Convened cross-functional cadence — research leads, data scientists, engineering, ops and QA — to document core problems, define acceptance criteria, and agree on operational policies (hide vs retain vs auto-complete). Captured representative noise patterns as a prioritized testbed.

2.

Built a Hybrid Relevance Pipeline

Spam Classifier

LLM-prompted classifier tuned to label notices 100% irrelevant with ~99.9% precision. Production uses GPT-4o-mini; GPT-4.1-mini showed ~15-20% better recall in tests.

Content-Type & Tag Refinement

AI-suggested tags validated by researchers to improve classification precision and reduce label drift.

LLM Judge

A second LLM check that double-checks 100% irrelevant labels and surfaces uncertain cases to researchers.

3.

Designed UX & Researcher Controls

Led design for a conservative, transparent UX: 100%-irrelevant notices hidden by default with toast explanation, double range slider for score visibility control, and filters to reveal or include all items while keeping hidden items discoverable for audit.

4.

Operational Guardrails & Automation

Balanced automation and safety: auto-complete for unassigned 100% irrelevant notices after 2 days, 30-day retention for hidden items, and phased onboarding where new sources are blocklisted until validated.

5.

Phased Rollout & Monitoring

Deployed to UAT, ran targeted reviews, then rolled out to production in phases. Instrumented dashboards for irrelevancy rates, per-source performance and false-positive reports with continuous feedback loops for model refinement.

How It Works — User Flow

1

Daily Ingest & Scoring

System crawls configured sources, computes diffs, creates notices and assigns relevance/irrelevancy scores.

2

Inbox Landing

100% irrelevant notices hidden by default. Toast indicates behavior. Default slider range 0-80 shows non-100% items.

3

Filter Controls

Double range slider lets researchers broaden view (0-100) or view only 100% irrelevant. Relevant items unaffected.

4

Review & Undo

Hidden items accessible for 30 days. Researchers can recover false positives or feed them back for retraining.

5

Auto-Care

Unassigned 100% irrelevant items auto-complete after 2 days.

6

Feedback Loop

Researchers flag misclassifications; examples used to refine prompts, tags and model retraining.

Key UX Decisions

Hidden by Default

100%-irrelevant notices are hidden in the To-Do inbox with a toast explaining why items disappeared.

Double Range Slider

Filters control which irrelevancy scores are visible (default 0-80 so 100% items are excluded).

30-Day Retention

Hidden items remain accessible for audit and recovery before permanent clearance.

Auto-Complete

Unassigned 100% irrelevant notices automatically marked completed after 2 days.

Outcomes & Impact

~30-40%
Irrelevant notices hidden by default
99.9%
Precision on 100% irrelevant labels
30 days
Retention for audit & recovery
2 days
Auto-complete for unassigned items
  • Inbox reduction: System hides roughly 30-40% of irrelevant notices by default, substantially reducing triage workload.
  • Faster sourcing: Researchers spend less time reviewing noise and more on high-value content discovery.
  • Lower manual churn: Auto-complete and hide-by-default behavior reduced repetitive manual actions.
  • Trust & auditability: Retention & discoverability rules preserved visibility and allowed confident automation.

Challenges & Trade-offs

False Positives Risk

Hiding items risks missing rare relevant notices.
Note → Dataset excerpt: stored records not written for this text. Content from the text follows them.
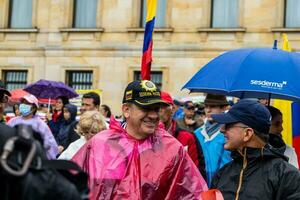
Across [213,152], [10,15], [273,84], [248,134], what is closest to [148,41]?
[213,152]

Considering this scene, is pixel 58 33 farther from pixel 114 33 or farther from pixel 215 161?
pixel 215 161

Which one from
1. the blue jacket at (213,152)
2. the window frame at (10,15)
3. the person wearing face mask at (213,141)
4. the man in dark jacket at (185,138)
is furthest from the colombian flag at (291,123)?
the window frame at (10,15)

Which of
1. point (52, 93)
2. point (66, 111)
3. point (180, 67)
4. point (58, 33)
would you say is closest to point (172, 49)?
point (180, 67)

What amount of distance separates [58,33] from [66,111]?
16.1m

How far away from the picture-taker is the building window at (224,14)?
2466cm

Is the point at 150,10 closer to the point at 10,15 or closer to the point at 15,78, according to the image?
the point at 15,78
Mitigated by retention, filters, and judge processes.

Definition Ambiguity

Relevance judgments can be subjective. Created labeled examples and aligned stakeholders for consistency.

Model Drift

Source changes required monitoring and a human review cadence to detect drift early.
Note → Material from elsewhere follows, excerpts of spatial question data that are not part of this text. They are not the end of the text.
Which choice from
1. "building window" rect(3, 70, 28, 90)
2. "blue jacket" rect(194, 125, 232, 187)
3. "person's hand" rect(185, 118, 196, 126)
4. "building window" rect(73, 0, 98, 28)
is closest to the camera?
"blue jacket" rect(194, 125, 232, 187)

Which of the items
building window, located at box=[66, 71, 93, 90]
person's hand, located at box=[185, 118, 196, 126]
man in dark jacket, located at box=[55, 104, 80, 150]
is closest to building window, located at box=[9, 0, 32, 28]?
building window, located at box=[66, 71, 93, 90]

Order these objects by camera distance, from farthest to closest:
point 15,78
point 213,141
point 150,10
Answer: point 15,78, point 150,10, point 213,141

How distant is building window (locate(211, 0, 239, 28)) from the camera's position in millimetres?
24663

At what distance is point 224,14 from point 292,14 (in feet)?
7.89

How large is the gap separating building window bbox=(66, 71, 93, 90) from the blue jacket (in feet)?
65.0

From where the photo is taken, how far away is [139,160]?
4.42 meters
Automation vs Transparency

Chose conservative defaults (hide, not delete) to build trust before expanding automation.

Key Learnings

1

Curate explicit examples early. Representative noise samples accelerate prompt & model tuning.

2

Hybrid rules + ML is pragmatic. Deterministic rules handle known noise, ML handles fuzzy cases.

3

Provide discoverability & undo. Users must be able to find and recover hidden items for trust.

4

Operational policies matter. Retention, auto-complete and exportability enable safe automation in regulated contexts.

5

The product includes the feedback loop. Continuous retraining and tag curation are part of the shipped product, not an afterthought.